Razlan Razali: «Es war eine Frage des Überlebens»
Es gab vielfältige Gründe für den Ausstieg des malaysischen Mineralölkonzerns Petronas beim Yamaha-MotoGP-Kundenteam nach drei Jahren. Die Pandemie hat laut Petronas mitgespielt, wohl auch die Ergebnisse von 2021 und die Mühsal beim Auffinden von Topfahrern für 2022, nachdem Rossi aufhört und Morbidelli ins Werksteam transferiert worden ist.
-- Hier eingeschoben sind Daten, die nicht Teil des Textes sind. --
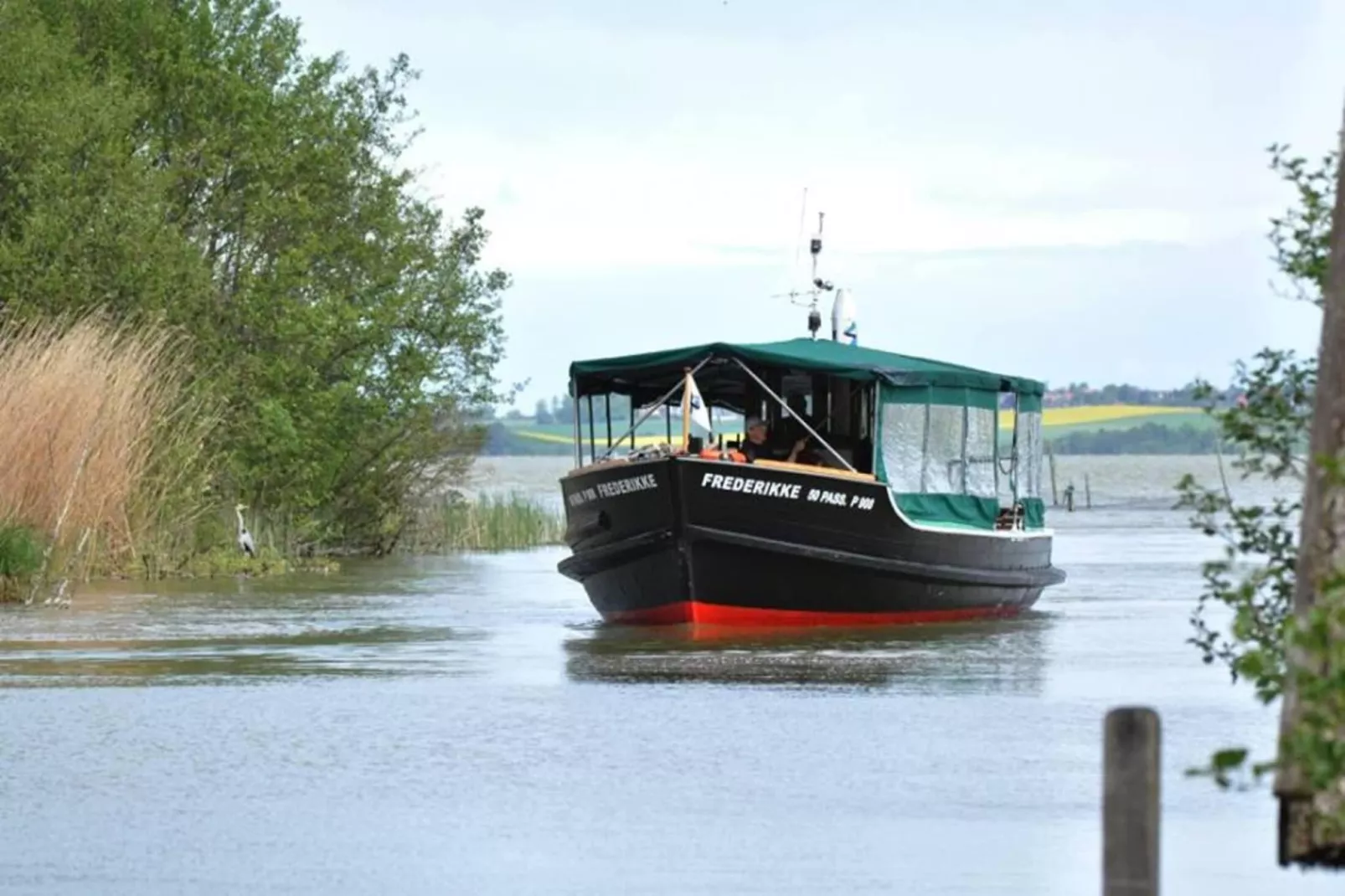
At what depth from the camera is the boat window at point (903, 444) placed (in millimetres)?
27203

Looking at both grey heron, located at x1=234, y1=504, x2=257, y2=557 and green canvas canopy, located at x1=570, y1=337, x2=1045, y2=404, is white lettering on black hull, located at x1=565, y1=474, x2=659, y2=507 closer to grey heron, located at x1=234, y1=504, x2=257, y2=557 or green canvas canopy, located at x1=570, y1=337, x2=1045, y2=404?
green canvas canopy, located at x1=570, y1=337, x2=1045, y2=404

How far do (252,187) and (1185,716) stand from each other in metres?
28.5

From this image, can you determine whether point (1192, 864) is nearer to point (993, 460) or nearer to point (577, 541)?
point (577, 541)

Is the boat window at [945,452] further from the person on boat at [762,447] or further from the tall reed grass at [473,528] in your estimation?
the tall reed grass at [473,528]

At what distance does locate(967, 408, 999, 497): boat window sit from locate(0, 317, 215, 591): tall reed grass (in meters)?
9.31

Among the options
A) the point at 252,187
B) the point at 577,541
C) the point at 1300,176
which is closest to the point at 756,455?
the point at 577,541

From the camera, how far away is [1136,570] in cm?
4144

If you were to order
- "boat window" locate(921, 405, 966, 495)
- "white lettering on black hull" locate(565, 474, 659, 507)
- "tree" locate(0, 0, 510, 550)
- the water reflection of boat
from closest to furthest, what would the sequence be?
the water reflection of boat, "white lettering on black hull" locate(565, 474, 659, 507), "boat window" locate(921, 405, 966, 495), "tree" locate(0, 0, 510, 550)

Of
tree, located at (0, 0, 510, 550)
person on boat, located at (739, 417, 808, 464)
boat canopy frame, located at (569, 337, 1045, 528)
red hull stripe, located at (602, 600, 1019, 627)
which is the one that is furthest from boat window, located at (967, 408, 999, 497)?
tree, located at (0, 0, 510, 550)

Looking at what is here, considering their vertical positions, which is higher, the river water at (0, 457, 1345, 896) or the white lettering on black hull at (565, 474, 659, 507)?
the white lettering on black hull at (565, 474, 659, 507)

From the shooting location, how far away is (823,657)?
23.2 meters

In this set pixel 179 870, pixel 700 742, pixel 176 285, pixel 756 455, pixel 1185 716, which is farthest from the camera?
pixel 176 285

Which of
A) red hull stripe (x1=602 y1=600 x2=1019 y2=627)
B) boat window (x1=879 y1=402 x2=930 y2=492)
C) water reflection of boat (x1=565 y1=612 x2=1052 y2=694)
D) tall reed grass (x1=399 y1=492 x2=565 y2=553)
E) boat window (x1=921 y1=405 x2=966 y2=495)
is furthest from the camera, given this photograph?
tall reed grass (x1=399 y1=492 x2=565 y2=553)

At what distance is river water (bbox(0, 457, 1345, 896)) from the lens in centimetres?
1192
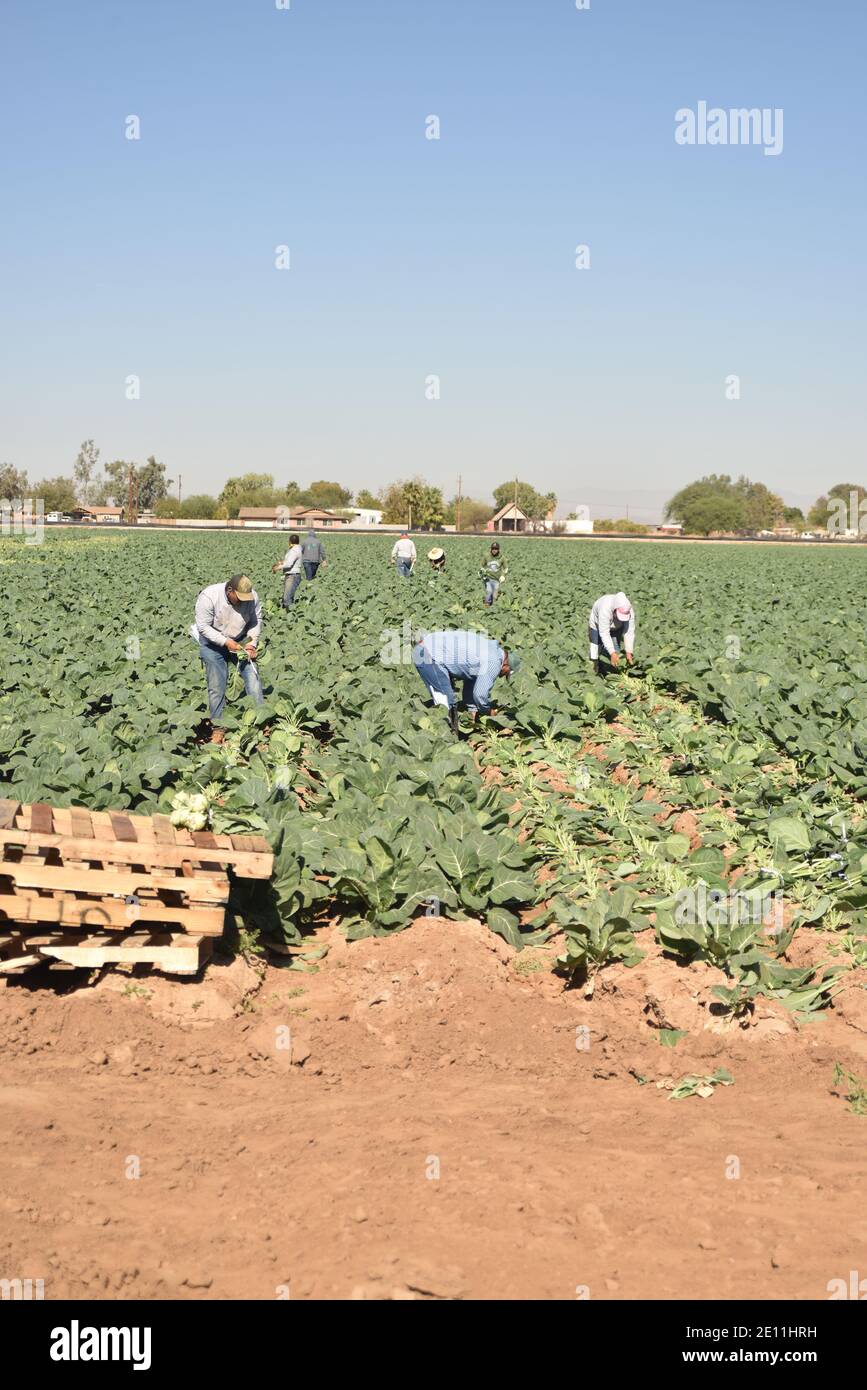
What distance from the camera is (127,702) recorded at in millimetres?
10781

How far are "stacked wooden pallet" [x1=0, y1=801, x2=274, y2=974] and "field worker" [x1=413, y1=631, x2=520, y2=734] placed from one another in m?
4.42

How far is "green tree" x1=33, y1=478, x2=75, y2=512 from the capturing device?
14588 centimetres

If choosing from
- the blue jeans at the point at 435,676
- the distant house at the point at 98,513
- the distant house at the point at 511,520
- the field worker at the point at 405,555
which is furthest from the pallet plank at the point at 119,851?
the distant house at the point at 98,513

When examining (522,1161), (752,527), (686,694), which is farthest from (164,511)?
(522,1161)

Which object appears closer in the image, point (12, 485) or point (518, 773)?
point (518, 773)

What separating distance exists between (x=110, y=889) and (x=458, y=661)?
197 inches

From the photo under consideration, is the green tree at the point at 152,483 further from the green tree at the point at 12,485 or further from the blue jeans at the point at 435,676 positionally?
the blue jeans at the point at 435,676

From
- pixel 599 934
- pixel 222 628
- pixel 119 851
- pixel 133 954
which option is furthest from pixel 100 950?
pixel 222 628

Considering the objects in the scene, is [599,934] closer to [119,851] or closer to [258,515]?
[119,851]

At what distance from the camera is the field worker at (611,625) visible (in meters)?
12.5

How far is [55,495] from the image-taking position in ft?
488

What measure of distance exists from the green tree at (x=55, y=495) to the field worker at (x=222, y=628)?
138509 millimetres

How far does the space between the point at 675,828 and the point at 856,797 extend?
161 cm

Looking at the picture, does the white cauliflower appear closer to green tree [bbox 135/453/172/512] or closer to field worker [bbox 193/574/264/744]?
field worker [bbox 193/574/264/744]
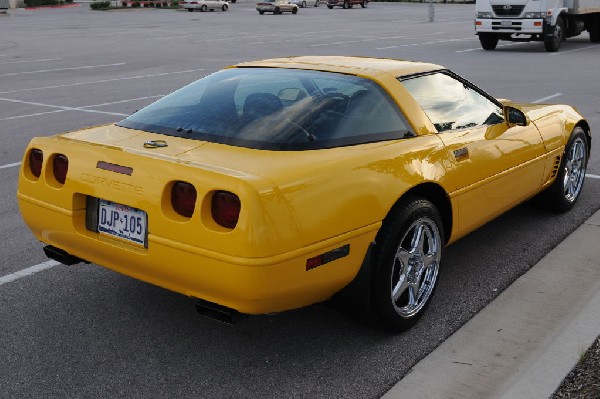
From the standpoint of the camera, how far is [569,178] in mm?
5984

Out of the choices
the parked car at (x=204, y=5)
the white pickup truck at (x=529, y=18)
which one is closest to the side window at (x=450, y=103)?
the white pickup truck at (x=529, y=18)

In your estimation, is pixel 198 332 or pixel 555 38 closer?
pixel 198 332

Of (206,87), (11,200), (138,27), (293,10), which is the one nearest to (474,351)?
(206,87)

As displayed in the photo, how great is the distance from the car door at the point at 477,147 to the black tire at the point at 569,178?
0.57 metres

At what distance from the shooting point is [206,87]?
447 centimetres

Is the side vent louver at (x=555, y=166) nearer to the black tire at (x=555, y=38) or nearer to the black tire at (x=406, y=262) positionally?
the black tire at (x=406, y=262)

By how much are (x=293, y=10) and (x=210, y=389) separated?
155 ft

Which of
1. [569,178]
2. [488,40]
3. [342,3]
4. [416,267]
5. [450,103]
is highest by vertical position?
[342,3]

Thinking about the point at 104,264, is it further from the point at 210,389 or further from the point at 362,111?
the point at 362,111

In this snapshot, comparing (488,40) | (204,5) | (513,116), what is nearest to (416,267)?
(513,116)

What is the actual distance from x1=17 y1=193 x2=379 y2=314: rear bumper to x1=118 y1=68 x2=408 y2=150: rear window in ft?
1.91

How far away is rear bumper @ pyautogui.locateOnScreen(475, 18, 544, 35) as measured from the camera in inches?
811

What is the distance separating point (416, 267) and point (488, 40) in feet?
64.0

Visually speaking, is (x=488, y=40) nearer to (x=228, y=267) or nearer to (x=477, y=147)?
(x=477, y=147)
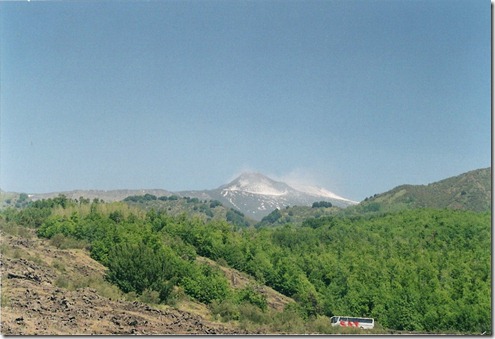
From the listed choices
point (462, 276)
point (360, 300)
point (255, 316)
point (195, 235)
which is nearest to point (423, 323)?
point (360, 300)

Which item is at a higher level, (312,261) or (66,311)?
(66,311)

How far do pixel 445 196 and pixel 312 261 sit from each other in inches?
1843

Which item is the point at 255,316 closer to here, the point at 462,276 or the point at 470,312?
the point at 470,312

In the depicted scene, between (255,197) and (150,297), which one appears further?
(255,197)

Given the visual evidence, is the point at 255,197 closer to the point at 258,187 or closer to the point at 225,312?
the point at 258,187

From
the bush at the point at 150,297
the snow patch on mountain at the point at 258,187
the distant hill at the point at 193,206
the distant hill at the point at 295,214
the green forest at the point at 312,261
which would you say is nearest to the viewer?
the bush at the point at 150,297

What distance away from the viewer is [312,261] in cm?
A: 4756

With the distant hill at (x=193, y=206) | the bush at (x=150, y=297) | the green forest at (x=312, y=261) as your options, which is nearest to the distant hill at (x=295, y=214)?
the distant hill at (x=193, y=206)

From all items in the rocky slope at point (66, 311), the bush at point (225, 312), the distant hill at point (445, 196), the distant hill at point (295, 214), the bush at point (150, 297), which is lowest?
the bush at point (225, 312)

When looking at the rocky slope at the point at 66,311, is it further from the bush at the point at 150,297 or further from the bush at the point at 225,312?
the bush at the point at 225,312

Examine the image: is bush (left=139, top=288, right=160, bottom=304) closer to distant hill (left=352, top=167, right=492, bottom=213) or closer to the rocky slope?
the rocky slope

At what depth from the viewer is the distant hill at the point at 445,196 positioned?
8023 centimetres

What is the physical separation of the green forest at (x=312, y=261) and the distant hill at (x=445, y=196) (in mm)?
16695

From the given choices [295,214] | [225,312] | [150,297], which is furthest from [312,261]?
[295,214]
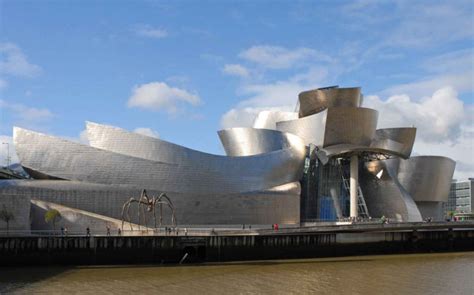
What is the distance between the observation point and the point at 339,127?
53.9 metres

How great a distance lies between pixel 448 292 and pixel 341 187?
3729 cm

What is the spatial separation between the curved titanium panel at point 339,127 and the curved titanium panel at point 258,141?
7.40 feet

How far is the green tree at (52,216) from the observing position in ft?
121

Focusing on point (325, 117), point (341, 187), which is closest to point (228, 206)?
point (325, 117)

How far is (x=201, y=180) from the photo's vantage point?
4481cm

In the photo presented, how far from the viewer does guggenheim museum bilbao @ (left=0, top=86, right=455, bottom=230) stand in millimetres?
40938

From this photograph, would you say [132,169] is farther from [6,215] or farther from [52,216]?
[6,215]

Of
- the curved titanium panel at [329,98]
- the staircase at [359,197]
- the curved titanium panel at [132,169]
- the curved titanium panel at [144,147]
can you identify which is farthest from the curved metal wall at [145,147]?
the staircase at [359,197]

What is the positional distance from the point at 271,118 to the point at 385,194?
15208mm

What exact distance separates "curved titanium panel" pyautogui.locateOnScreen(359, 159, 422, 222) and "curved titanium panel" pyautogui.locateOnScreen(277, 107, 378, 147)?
18.9 feet

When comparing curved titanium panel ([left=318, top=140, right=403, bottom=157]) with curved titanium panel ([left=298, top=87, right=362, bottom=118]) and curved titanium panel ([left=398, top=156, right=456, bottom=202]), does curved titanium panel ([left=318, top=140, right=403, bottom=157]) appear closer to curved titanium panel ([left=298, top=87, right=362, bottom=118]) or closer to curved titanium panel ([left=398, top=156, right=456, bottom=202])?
curved titanium panel ([left=298, top=87, right=362, bottom=118])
Fahrer wie Toprak Razgatlioglu sagten ab, auch Marco Bezzecchi und Luca Marini, und die Verhandlungen mit Raul Fernandez wurden im August abgebrochen, weil KTM die Option auf den spanischen Überflieger rechtzeitig eingelöst hat.
SPEEDEWEEK.com hat sich mit Petronas-Yamaha-Teamprinziplal Razlan Razali unter vier Augen unterhalten.
Razlan, du hast im Juli gesagt, Fahrer wie Andrea Dovizioso oder Johnny Rea kommen für das Yamaha-SRT-Team nicht in Betracht, weil es eure Aufgabe ist, junge Talente für das Yamaha Factory Team zu finden und aufzubauen. Jetzt ist der 35-jährige «Dovi» trotzdem bei euch gelandet. Er war der Wunschkandidat des neuen Hauptsponsors WITHU. Wer waren deine Wunschfahrer?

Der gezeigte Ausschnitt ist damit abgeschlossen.